• Reading passage:
--- --- ---

Many oxidation-reduction reactions occur spontaneously, giving off energy. An example involves the spontaneous reaction that occurs when zinc metal is placed in a solution of copper ions as described by the net ionic equation shown below.
Cu+2 (aq) + Zn (s) -------> Cu(s) + Zn+2 (aq)
The zinc metal slowly "dissolves" as its oxidation produces zinc ions which enter into solution. At the same time, the copper ions gain electrons and are converted into copper atoms which coats the zinc metal or sediments to the bottom of the container. The energy produced in this reaction is quickly dissipated as heat, but it can be made to do useful work by a device called, an electrochemical cell. This is done in the following way.
An electrochemical cell is composed to two compartments or half-cells, each composed of an electrode dipped in a solution of electrolyte. These half-cells are designed to contain the oxidation half-reaction and reduction half-reaction separately as shown below.

--- --- ---

Picture-based spatial questions:
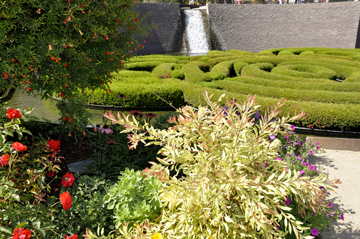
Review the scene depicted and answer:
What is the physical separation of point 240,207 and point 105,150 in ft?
10.8

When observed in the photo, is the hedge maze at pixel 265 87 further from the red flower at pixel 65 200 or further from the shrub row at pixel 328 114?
the red flower at pixel 65 200

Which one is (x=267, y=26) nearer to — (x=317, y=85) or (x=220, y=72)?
(x=220, y=72)

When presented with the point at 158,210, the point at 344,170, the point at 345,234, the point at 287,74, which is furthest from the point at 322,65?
the point at 158,210

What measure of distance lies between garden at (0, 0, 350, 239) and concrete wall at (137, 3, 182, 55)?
20.5m

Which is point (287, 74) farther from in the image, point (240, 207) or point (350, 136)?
point (240, 207)

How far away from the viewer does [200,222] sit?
8.16ft

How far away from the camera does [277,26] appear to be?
26531mm

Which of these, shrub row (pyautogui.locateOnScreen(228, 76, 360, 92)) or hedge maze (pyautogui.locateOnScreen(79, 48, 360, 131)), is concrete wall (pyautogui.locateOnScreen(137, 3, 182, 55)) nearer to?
hedge maze (pyautogui.locateOnScreen(79, 48, 360, 131))

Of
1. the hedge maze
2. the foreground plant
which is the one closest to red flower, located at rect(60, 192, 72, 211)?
the foreground plant

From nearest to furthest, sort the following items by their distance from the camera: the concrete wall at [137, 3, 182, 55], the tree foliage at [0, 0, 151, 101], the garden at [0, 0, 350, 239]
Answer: the garden at [0, 0, 350, 239]
the tree foliage at [0, 0, 151, 101]
the concrete wall at [137, 3, 182, 55]

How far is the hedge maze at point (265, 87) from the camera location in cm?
789

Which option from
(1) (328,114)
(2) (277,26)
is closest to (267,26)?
(2) (277,26)

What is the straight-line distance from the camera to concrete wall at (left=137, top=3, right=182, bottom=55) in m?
24.8

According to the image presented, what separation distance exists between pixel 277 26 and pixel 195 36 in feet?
28.8
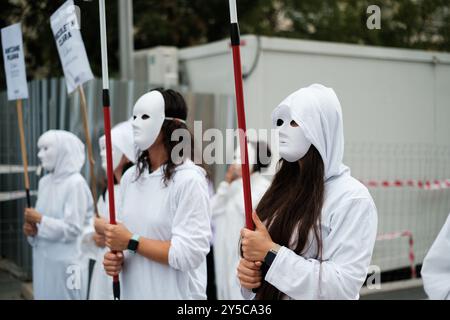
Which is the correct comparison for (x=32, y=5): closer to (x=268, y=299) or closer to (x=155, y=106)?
(x=155, y=106)

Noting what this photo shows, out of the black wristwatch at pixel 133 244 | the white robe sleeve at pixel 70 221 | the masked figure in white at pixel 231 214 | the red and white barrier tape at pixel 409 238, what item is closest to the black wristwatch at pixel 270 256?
the black wristwatch at pixel 133 244

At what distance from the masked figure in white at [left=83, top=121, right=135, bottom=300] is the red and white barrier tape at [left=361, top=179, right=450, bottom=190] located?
3.70m

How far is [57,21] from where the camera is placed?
4180 mm

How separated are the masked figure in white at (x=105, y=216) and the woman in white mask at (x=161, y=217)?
0.26m

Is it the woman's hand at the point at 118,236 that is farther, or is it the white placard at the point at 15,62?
the white placard at the point at 15,62

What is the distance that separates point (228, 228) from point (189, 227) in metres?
3.33

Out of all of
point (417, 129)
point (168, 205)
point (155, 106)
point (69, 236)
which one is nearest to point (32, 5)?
point (69, 236)

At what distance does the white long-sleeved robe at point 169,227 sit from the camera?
3.15m

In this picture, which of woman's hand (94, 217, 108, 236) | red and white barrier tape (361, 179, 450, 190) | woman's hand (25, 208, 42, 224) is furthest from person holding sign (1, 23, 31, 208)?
red and white barrier tape (361, 179, 450, 190)

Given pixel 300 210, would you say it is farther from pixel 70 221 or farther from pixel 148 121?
pixel 70 221

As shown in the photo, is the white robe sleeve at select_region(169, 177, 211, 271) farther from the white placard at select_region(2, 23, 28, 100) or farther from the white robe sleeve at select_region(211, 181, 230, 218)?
the white robe sleeve at select_region(211, 181, 230, 218)

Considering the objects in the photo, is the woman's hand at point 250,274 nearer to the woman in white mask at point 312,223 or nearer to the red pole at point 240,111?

--- --- ---

• Exercise set:
a. Copy the stretch of the electrochemistry passage from "An electrochemical cell is" through "as shown below.".
b. Report every line of the records that contains the string "closest", treating uppercase and lowercase as distinct.

• Outputs in order:
a.
An electrochemical cell is composed to two compartments or half-cells, each composed of an electrode dipped in a solution of electrolyte. These half-cells are designed to contain the oxidation half-reaction and reduction half-reaction separately as shown below.

b.
which is the one closest to red flower, located at rect(60, 192, 72, 211)?
is closest to (267,26)?
Noting what this photo shows, out of the black wristwatch at pixel 133 244 | the white robe sleeve at pixel 70 221 | the masked figure in white at pixel 231 214 | the red and white barrier tape at pixel 409 238, what item is closest to the black wristwatch at pixel 270 256?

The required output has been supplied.